He was the fulfillment of the Passover sacrifice (Ex. 12), for on account of the “propitiation by his blood,” God “passed over former sins” (Rom. 3.25).  He was the fulfillment of the sin offering, for “Christ died for our sins in accordance with the Scriptures.” (I Cor. 15.3)  He was the fulfillment of the guilt offering, with its requirements of reparation, for in Christ’s death, God “canceled the record of debt that stood against us with its legal demands, setting it aside, nailing it to the cross.” (Col. 2.14; see also Mt. 20.28, I Tim. 2.6, I Pet. 1.18-19).  He was the fulfillment of the burnt offering in that as He partook of the cup of His Father’s wrath poured out on Him for the sins of the world, draining it to its bitter dregs (Mt. 20.22, 26.39,42, Mk. 10.38, 14.36, Lk. 22.42, Jn. 18.11; cf. Ps. 75.8, Is. 51.17,22, Jer. 25.15-16), the Father’s wrath consumed Him, for in His wrath, “our God is a consuming fire.” (Heb. 12.29, Dt. 4.24)  He is the fulfillment of the grain and drink offerings, for the bread represents His body, which is given for us, and the wine represents His “blood of the (new) covenant, which is poured out for many for the forgiveness of sins.” (Mt. 26.26-28, Mk. 14.22-24, Lk. 22.19-20, I Cor. 11.24-25; see also Jn. 6.53-56)  And He is the fulfillment of the peace offering, for “the chastisement that brought us peace was upon him.” (Is. 53.5; see also Eph. 2.13-18, Col. 1.20)
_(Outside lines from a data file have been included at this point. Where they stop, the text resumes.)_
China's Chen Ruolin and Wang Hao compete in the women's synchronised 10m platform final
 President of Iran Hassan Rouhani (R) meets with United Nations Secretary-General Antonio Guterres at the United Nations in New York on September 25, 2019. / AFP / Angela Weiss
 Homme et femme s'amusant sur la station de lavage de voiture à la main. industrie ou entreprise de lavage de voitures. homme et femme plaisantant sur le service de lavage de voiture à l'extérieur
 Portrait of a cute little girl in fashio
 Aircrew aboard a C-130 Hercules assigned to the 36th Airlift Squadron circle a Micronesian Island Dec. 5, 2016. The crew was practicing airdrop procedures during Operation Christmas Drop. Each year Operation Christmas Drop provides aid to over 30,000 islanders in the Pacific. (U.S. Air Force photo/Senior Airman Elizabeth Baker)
Jesus Christ “entered once for all into the holy places, not by means of the blood of goats and calves but by means of his own blood, thus securing an eternal redemption.  For if the sprinkling of defiled persons with the blood of goats and bulls with the ashes of a heifer sanctifies for the purification of the flesh, how much more will the blood of Christ, who through the eternal Spirit offered himself without blemish to God, purify our conscience from dead works to serve the living God.” (Heb. 9.12-14)  “For Christ has entered, not into holy places made with hands, which are copies of the true things, but into heaven itself, now to appear in the presence of God on our behalf.  Nor was it to offer Himself repeatedly, as the high priest enters the holy places every year with blood not his own, for then he would have had to suffer repeatedly since the foundation of the world.  But as it is, he has appeared once for all at the end of the ages to put away sin by the sacrifice of himself.” (Heb. 9.24-26)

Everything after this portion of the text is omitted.